For months one of my fingers has turned completely white when I was cold, today all the tops of my fingers turned white and shortly after shaking them they began to turn purple and tingled. Anyone got any ideas?
Hi.....yes, to me it sounds like you have Raynaud's. It's a constricting and then dilating of blood vessels in the extremities (fingers, toes, nose, ears..), and considered an autoimmune disease or syndrome. Do you have a job where there is repetative motions? Are you on the computer a lot? Do you have high stress?
I would suggest you definitely get to a doctor (neurologist or rhumatologist) to have it checked out properly. Treatments might be available for you to help.
I read that B vitamins are helpful...especially niacin. One must be careful to not use a very high dosage, but worth doing proper research.
I hope you improve, but I don't think there's a cure. That's why I would express doing your research.
Check out other boards on this site as well which would be more specific to your needs.
Best to you,
It's all a matter of perspective!
My wife has the same problem. It could be Reynauds syndrome, where the vessels constrict cutting off blood flow. Warming the offending parts will help, and stay out of the cold. In real severe cases, one can have damage to their extremities
I was thinking the same thing as quincy and dc.it does sound very much like a case of raynauds.this DOES need attention from your doc as you could lose permanent circulation if this is left untreated for too long.please keep us all posted on what you find out.
hey quincy,love the 'normal".makes total sense to me and MY body anyway,lol.FB
11-20-01,placement of hardware for failed fusion
9-22-03,removal of cavernous hemangioma that was inside spinal cord. Neuro damage to L hand L leg and R leg.

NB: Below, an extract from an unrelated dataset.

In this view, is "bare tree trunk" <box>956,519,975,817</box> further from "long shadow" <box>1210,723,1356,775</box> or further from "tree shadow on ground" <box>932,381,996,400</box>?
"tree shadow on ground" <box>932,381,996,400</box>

Your problem can be Raynauds, an inmune disease (some cause disturbances in the blood and vessels when they are exposed to cold) or very likely too neuropathy. If your disorder is located only in one or two fingers, neuropathy could be the cause.
A common cause of this kind of neuropathies is a drug induced reaction. There are dozens of drugs known to cause these symptoms like lariam (antimalarian), quinolones (widely used antibiotics like cipro, levaquin), neuroleptics, inmune supressors, and many more. In many cases symptoms appear well after ending the treatment of the offending drug (months later).
You should check for the list of drugs taken up to a year before the onset of your symptoms and refer to a neurologist and a rheumatologist.